Il ne manquerait plus que les contribuables sachent à quoi servent réellement leurs impôts, hein…


COMMENTAIRES

 


  • Bonjour

    Je vais diffuser le + possible les chiffres cités dans votre papier.C’est surement le seul argument « leur fric » qui pourrait inciter tous ces sales gens qui sont pour les expulsions et qui ont voté sarkosy pour ce genre de politique à réfléchir.

    Mais quand même, si cela marchait un peu, c’est désespérant. Certaines photos de sans-papier, de migrants, de refugiés et certains récits devraient tellement plus pousser à la révolte.

    • samedi 4 octobre 2008 à 19h22, par JBB

      « C’est surement le seul argument « leur fric » qui pourrait inciter tous ces sales gens qui sont pour les expulsions et qui ont voté sarkosy pour ce genre de politique à réfléchir. »

      Tout est dit.

      Même si je doute que ça puisse faire changer qui que ce soit : l’égoïsme et l’insensibilité aux autres ne disparaissent malheureusement pas, je pense, en démontrant la bêtise de tels comportements. Ça changera peut-être un jour.

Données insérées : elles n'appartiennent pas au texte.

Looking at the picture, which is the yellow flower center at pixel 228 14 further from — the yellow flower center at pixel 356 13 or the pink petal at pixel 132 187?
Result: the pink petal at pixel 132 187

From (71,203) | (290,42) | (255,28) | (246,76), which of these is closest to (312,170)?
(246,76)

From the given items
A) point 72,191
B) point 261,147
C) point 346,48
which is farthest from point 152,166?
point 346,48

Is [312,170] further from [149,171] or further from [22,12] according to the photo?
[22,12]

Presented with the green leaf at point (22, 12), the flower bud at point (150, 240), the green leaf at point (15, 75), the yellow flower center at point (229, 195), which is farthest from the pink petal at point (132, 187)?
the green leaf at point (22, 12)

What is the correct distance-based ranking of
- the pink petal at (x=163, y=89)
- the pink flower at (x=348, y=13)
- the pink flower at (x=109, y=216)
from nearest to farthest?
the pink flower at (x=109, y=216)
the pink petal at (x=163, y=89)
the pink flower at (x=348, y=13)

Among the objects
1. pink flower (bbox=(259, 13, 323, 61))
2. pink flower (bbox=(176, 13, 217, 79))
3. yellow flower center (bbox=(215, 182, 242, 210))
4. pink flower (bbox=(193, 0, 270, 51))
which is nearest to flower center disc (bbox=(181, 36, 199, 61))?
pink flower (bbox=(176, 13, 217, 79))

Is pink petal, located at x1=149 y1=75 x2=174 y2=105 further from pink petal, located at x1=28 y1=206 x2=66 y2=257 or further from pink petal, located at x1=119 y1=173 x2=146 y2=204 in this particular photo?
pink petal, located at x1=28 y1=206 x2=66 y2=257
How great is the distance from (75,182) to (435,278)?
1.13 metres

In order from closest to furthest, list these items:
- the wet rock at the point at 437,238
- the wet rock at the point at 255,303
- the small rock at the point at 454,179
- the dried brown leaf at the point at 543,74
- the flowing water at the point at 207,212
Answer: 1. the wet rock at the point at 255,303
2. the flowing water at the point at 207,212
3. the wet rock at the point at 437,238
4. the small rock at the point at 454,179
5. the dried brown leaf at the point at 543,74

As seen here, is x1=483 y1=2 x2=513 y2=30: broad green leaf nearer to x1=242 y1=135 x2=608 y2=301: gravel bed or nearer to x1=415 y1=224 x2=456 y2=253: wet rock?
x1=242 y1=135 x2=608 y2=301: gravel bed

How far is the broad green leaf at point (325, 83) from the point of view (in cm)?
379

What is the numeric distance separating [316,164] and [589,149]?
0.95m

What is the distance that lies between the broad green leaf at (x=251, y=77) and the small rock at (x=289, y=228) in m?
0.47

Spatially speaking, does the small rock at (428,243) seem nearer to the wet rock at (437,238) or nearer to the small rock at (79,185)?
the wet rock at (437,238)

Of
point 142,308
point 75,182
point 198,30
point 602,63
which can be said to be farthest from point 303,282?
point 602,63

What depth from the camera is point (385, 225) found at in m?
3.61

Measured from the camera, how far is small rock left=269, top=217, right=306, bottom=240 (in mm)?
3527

    • Ce n’est pas le seul argument : les policiers affectés à la charge aux clandestins ne peuvent pas exercer pendant ce temps-là leur fonction pour la prévention ou la répression ou les enquêtes ou l’enregistrement de plaintes au sujet de la délinquance ordinaire (violences diverses, petits vols, vandalisme, infractions routières), ou pour la recherche de personnes devant purger leur peine tout simplement ou ayant des mesures d’interdictions précises comme celle de territoire. Il faut faire du chiffre, mais cela se traduit aussi sur le terrain qui est abandonné : on enregistre moins de plaintes faute de personnel ou de temps, on résout donc plus d’affaires en proportion, sauf que... c’est totalement factice et que les fauteurs s’en sont rendu compte ! On peut multiplier les téléalarmes, les caméras automatiques, les portillons électroniques, les radars dans les lieux les plus fréquentés afin de dégager des moyens humains, la délinquance s’exerce alors ailleurs et elle se déplace vite, elle va frapper les plus faibles et les plus isolés. Les moyens policiers que l’on met dans une politique ne seront pas mis au service de ceux qui en ont le plus besoin.

      • dimanche 5 octobre 2008 à 18h25, par JBB

        Oui. Au fond, le « manque à gagner », pour utiliser des mots qui n’ont pas grand chose à faire là, est encore plus important que la mobilisation de moyens humains et matériels décomptés par Damien de Blic. C’est un truc à filer le vertige.



  • samedi 4 octobre 2008 à 12h29, par littlehorn

    Très intéressant comme analyse.

    • samedi 4 octobre 2008 à 19h25, par JBB

      Je trouve aussi. C’est justement toute l’efficacité de la démonstration de Damien de Blic. Grâce lui en soit rendue. :-)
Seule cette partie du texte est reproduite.